» **Extracted text**
Start of Block

Deafness Caused by Disease

There are varying reasons a person may be diagnosed with deafness. Some people are born deaf while others obtain hearing loss due to affliction with disease. Many members of the deaf community had hearing at one point, only to lose it later in life. Some of the most prevalent diseases known to cause deafness include meningitis, Ménière's Disease, Alport Syndrome, rubella, and mumps. There are two main causes of deafness, these are congenital and acquired. Congenital hearing loss is present at birth while acquired hearing loss occurs after birth. Hearing loss due to disease may be either congenital or acquired.

Those who become deaf due to disease may contract the illness in the womb or after birth. Some diseases that a pregnant woman may have that can lead to hearing loss in the fetus include rubella, toxoplasmosis, and cytomegalovirus. The sexually transmitted diseases, syphilis and herpes, can also lead to fetal hearing loss. It is important that every pregnant woman is provided with health information to ensure she understands the risks associated with various diseases as well as medications. Sometimes, getting a vaccination while pregnant can result in an unborn child’s hearing loss; therefore, many doctors will advise pregnant women not to get a vaccination. Women who are planning a pregnancy should receive certain vaccinations well before she conceives to ensure the greatest amount of protection. Understanding the risks associated with certain medications, vaccinations, and disease will help ensure a woman is adequately prepared to protect her child.

End of Block

(Stored data)
Start of Block

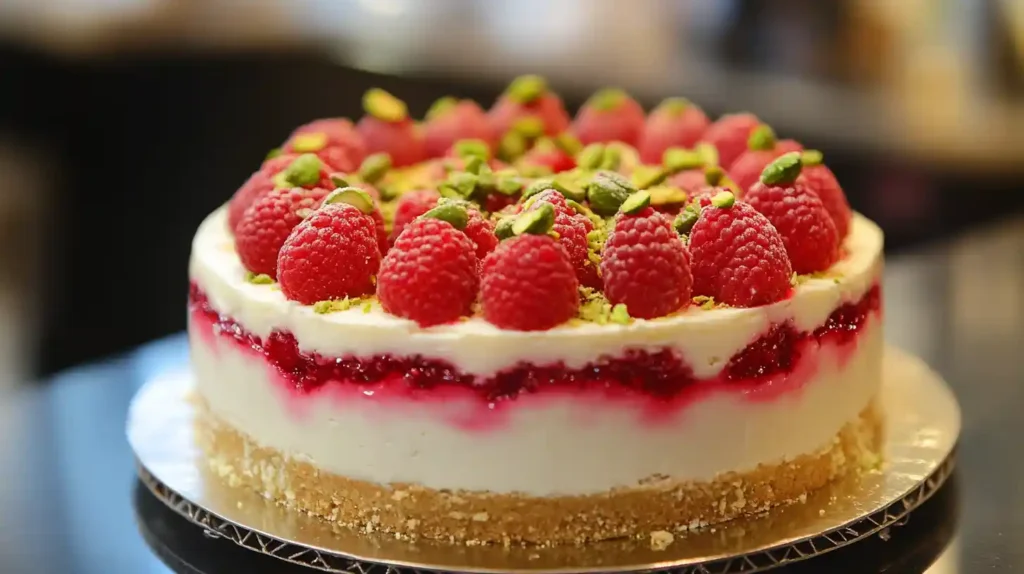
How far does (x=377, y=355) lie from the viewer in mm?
1889

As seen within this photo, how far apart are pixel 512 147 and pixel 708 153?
0.45m

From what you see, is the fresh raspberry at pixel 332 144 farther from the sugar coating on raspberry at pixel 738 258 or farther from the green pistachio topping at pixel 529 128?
the sugar coating on raspberry at pixel 738 258

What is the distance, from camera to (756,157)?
7.84ft

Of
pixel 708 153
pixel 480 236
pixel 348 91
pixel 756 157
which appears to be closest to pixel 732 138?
pixel 708 153

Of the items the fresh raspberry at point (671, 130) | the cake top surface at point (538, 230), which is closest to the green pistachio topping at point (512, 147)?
the cake top surface at point (538, 230)

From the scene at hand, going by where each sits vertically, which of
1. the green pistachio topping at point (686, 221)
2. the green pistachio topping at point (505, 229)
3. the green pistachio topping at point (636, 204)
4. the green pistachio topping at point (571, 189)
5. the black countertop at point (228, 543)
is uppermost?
the green pistachio topping at point (636, 204)

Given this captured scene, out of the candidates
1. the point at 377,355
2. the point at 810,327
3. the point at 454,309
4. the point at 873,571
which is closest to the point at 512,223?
the point at 454,309

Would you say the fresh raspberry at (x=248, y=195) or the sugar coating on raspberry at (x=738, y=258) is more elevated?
the sugar coating on raspberry at (x=738, y=258)

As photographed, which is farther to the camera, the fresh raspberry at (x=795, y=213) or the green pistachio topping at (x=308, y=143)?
the green pistachio topping at (x=308, y=143)

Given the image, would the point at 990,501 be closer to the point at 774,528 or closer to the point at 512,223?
the point at 774,528

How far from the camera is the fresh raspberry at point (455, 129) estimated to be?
9.17 ft

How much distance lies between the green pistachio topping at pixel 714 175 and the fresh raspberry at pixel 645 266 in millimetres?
500

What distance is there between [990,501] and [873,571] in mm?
372

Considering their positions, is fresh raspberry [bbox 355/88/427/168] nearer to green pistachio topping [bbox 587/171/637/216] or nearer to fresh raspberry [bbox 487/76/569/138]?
fresh raspberry [bbox 487/76/569/138]
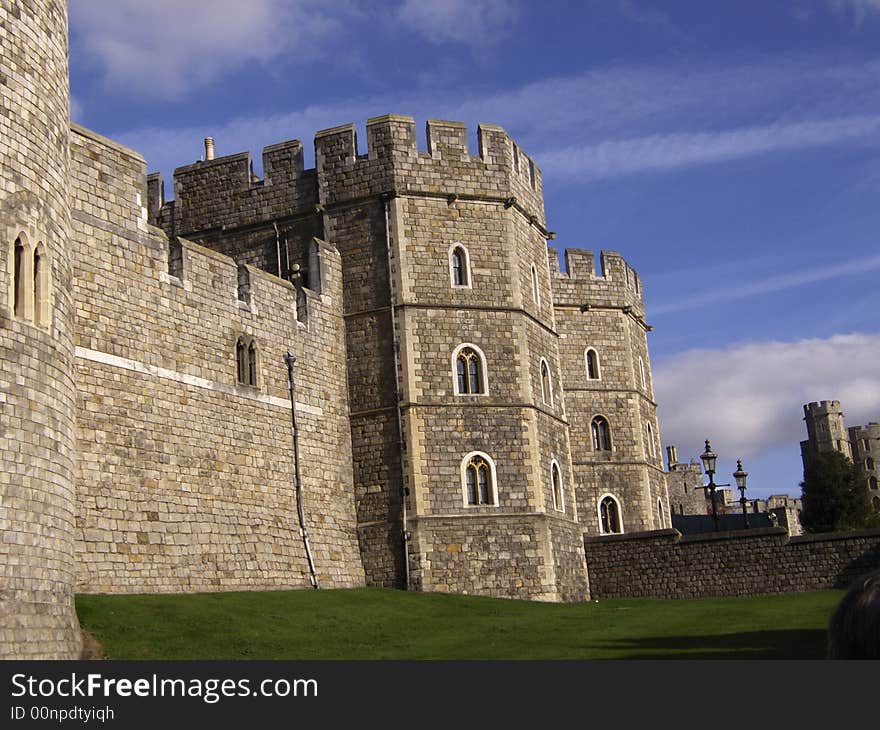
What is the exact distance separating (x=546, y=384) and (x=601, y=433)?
26.7 ft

End of Block

» **Complete the following**
(a) According to the text on deafness caused by disease, why do many doctors advise pregnant women not to get a vaccination? Answer in one to three sentences.
(b) Can you summarize the text on deafness caused by disease in two sentences?
(c) Reproduce the passage from the text on deafness caused by disease, starting with "There are varying" and going on through "congenital or acquired.".
These rows have no connection to the text about deafness caused by disease.

» **Solutions below**
(a) Many doctors advise against vaccination during pregnancy because getting a vaccination while pregnant can sometimes result in an unborn child's hearing loss.

(b) Deafness can be congenital or acquired, and diseases such as meningitis, Ménière's Disease, Alport Syndrome, rubella, and mumps are among the most prevalent causes. A fetus can also lose hearing through diseases the mother has during pregnancy, such as rubella, toxoplasmosis, cytomegalovirus, syphilis, and herpes, so pregnant women need to understand the risks of various diseases, medications, and vaccinations.

(c)
There are varying reasons a person may be diagnosed with deafness. Some people are born deaf while others obtain hearing loss due to affliction with disease. Many members of the deaf community had hearing at one point, only to lose it later in life. Some of the most prevalent diseases known to cause deafness include meningitis, Ménière's Disease, Alport Syndrome, rubella, and mumps. There are two main causes of deafness, these are congenital and acquired. Congenital hearing loss is present at birth while acquired hearing loss occurs after birth. Hearing loss due to disease may be either congenital or acquired.